The fourth industrial revolution – Industry 4.0 – is here.  Britain can be at the forefront of it just as it was for the first.

It is easy to be pessimistic, especially in times of change, but what is not so easy is looking at opportunities for growth, development and innovation in a landscape still dominated by talk of rising production costs, reduced access to international markets and the threat of impending tariffs.  That is precisely what UK manufacturers continue to do, however, confounding any fears that Brexit might have caused manufacturing to hit the buffers.

The UK Manufacturing PMI remains comfortably above the 50 mark, the level which would indicate stagnation in manufacturers’ investment intentions; the index’s recent upward trend to 56.7 evidences a clear intention amongst the UK’s manufacturers to invest and expand their operations to take advantage of the increase in demand both at home and abroad. Employment figures are encouraging, as are order books – at the end of 2016 backlogs of work increased for the first time since February 2014. On an annualised basis, manufacturing output is up by over 20% year-on-year.

On the other hand, Brexit and domestic political turmoil continue to present an uncertain future and the impact of President Trump’s administration’s protectionist policies are yet to be felt on this side of the Atlantic. Rising energy costs remain an issue for small and large companies in the UK, as does the skills shortage in STEM subjects. Private enterprise may be able to ride out the storm but it will take Government intervention to properly address the systemic challenges to the sector; the recent Industrial strategy may be the starting gun for just such an intervention.

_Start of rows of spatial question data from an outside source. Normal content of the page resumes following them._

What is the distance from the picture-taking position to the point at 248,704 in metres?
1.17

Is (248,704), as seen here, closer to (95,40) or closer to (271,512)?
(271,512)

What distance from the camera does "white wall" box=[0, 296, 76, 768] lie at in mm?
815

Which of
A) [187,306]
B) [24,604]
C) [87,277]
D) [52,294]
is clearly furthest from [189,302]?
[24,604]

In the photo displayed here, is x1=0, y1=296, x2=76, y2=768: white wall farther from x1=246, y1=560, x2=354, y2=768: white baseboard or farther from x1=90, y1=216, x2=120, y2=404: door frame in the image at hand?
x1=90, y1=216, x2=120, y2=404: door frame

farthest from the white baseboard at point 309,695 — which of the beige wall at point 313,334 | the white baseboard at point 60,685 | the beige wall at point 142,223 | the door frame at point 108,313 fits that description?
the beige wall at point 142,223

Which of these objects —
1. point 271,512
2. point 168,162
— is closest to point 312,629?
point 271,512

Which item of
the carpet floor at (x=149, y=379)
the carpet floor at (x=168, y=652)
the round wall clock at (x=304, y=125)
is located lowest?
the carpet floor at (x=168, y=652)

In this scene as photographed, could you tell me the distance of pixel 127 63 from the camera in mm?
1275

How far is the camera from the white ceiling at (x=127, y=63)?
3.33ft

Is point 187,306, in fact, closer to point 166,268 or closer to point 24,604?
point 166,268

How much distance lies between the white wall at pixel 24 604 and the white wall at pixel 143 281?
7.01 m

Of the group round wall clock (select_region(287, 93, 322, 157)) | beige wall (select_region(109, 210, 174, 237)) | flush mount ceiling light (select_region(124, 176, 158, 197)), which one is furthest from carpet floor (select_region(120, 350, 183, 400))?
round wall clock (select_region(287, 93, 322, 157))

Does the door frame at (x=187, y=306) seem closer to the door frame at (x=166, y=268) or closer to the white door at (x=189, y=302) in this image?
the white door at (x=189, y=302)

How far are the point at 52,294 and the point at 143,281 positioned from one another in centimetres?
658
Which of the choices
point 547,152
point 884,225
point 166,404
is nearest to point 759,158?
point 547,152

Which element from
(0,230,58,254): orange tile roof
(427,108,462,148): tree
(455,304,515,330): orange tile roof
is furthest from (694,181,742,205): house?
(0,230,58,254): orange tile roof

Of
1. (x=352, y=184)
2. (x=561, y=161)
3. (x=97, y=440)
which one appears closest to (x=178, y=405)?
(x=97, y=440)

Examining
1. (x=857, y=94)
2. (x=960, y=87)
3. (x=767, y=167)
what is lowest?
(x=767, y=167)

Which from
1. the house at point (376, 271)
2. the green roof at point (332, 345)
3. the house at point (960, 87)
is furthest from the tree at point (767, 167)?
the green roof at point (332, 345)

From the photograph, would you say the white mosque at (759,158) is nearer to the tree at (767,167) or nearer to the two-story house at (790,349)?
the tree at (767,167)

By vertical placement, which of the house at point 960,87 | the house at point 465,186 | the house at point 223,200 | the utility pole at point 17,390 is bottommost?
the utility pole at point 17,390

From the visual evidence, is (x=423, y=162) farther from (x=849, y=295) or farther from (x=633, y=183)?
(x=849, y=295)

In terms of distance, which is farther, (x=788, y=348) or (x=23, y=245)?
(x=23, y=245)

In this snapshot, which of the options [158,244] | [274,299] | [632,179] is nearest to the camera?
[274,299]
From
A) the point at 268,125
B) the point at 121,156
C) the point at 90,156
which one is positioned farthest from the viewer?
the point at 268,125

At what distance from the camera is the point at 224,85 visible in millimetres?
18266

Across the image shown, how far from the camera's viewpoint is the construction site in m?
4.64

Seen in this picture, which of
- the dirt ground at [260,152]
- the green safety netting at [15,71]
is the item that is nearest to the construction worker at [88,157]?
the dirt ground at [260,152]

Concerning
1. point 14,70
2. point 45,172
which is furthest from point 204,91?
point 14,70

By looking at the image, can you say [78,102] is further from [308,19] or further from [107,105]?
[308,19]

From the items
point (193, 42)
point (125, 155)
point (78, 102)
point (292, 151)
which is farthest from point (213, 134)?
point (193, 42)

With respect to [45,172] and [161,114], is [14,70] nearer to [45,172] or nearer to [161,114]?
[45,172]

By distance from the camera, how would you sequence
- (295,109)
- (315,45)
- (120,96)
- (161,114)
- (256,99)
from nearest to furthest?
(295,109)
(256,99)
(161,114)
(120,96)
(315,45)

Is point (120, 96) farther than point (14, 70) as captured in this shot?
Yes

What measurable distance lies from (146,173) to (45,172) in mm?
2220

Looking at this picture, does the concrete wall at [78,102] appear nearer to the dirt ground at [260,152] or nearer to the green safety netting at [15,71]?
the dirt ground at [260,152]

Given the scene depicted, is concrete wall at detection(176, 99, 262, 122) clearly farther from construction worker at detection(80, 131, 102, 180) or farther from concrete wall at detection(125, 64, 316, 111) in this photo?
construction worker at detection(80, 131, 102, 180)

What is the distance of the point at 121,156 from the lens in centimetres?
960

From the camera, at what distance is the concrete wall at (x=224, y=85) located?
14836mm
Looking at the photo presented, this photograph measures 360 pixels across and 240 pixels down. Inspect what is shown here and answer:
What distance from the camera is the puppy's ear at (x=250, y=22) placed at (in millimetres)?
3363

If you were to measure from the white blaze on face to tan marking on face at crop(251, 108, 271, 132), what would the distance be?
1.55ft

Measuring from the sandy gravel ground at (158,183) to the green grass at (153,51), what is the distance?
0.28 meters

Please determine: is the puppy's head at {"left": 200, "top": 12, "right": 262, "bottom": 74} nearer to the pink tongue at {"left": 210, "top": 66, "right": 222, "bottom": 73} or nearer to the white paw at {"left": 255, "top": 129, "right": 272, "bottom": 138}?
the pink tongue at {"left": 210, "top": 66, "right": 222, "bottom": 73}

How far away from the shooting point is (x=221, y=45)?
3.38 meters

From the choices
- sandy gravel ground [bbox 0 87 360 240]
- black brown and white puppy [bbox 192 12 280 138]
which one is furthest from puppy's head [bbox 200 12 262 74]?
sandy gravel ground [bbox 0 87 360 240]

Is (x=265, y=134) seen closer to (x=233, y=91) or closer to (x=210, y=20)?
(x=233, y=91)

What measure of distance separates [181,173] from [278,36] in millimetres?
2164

There has been turbulence this year; the Society of Motor Manufacturers & Traders reported slower investment following several years of strong growth – despite Nissan’s commitment to two new plants in the North East. Some see this development as the bellwether for the sector as a whole as it slowly recognises the reality of a harsher post-Brexit trading environment. Perhaps the glowing growth figures belie an impending downturn of which the SMMT’s announcement is a portent.  In truth, it remains too early to tell.

There are a number of challenges to the status quo for UK plc.  But the changing face of manufacturing is as much, if not more, about what companies are doing to force change in the sector as it is about what companies are doing to react to existential threats.  Industry 4.0 – the trend toward automation and use of data – represents just such a shift and it is one being embraced by companies and government alike.

Investment in R&D is up but it still lags behind other OECD countries. The Government has pledged to invest an extra £4.7 billion in research and innovation in the next four years in an effort to replicate and build on the breakthroughs achieved in recent years by the likes of the High Value Manufacturing Catapult centres.  The capability of these world-class centres of technological and process innovation is an example for how Industry 4.0 should be embraced; the Government’s all-party group on Industry 4.0 would do well to follow the lead of Rotherham’s Advanced Manufacturing Research Centre and others.

But innovation cannot be driven only by Government or academia; it is the input, investment and enthusiasm of private enterprise that funds the vast majority of the UK’s manufacturing R&D either in collaboration with the likes of the Catapult centres or through their own in-house programs. Notably, of Forbes’ list of the world’s most innovative companies, six are UK-based with four of them – SABMiller, Smith & Nephew, Reckitt Benckiser and ARM Group – flying the flag for the UK’s manufacturing sector.  Even away from the PLCs, innovation is no less noteworthy; Islabikes’ Imagine Project is a fantastic vision of the future with its commitment to developing a closed-loop supply chain. Many more are likely to follow suit.

The sector’s future will be shaped more by people than by products or processes.  Many would argue that this is where the sector’s greatest challenge lies, in shaking off its long established reputation as the dirty underbelly of UK plc and presenting it as a beacon of advancement and achievement. Only by attracting the brightest minds to the sector can it continue to thrive in a world where the vast majority of tomorrow’s STEM graduates – by some margin – will emanate from the Far East. The UK will inevitably find itself playing catch-up in an effort to deliver better training and skills but it shouldn’t prove to be too late, especially given a strong domestic skills base.  Perhaps adopting a regular review structure for skills, similar to the start-of-parliament defence and public spending reviews would help focus the Government’s efforts – and investment.

The uncertainty around Brexit and a possible further election should invite reserved judgment – and commentary – for later.  Nothing is known of what form our post-Brexit trading landscape will take and, whilst Brexit will undoubtedly be a key part of what constitutes the changing face of manufacturing, it is only part of the puzzle for the sector.

Automation will have an increasingly significant role in shaping the workforce of the future, and the extent to which automation jeopardises the human role in the manufacturing process will depend not only on the speed of technological development but the attitude of policy-makers. Whilst it might be too early to talk of an I, Robot-like future where bots are masters of their own destiny, the speed at which industry is embracing the opportunities afforded by automation is notable.

With increased productivity, better development of skills and access to international markets, the sector should prosper.  And driving all of that will be the UK’s continued innovation and investment toward a changed face of manufacturing – leading the way on the fourth industrial revolution just as we did on the first.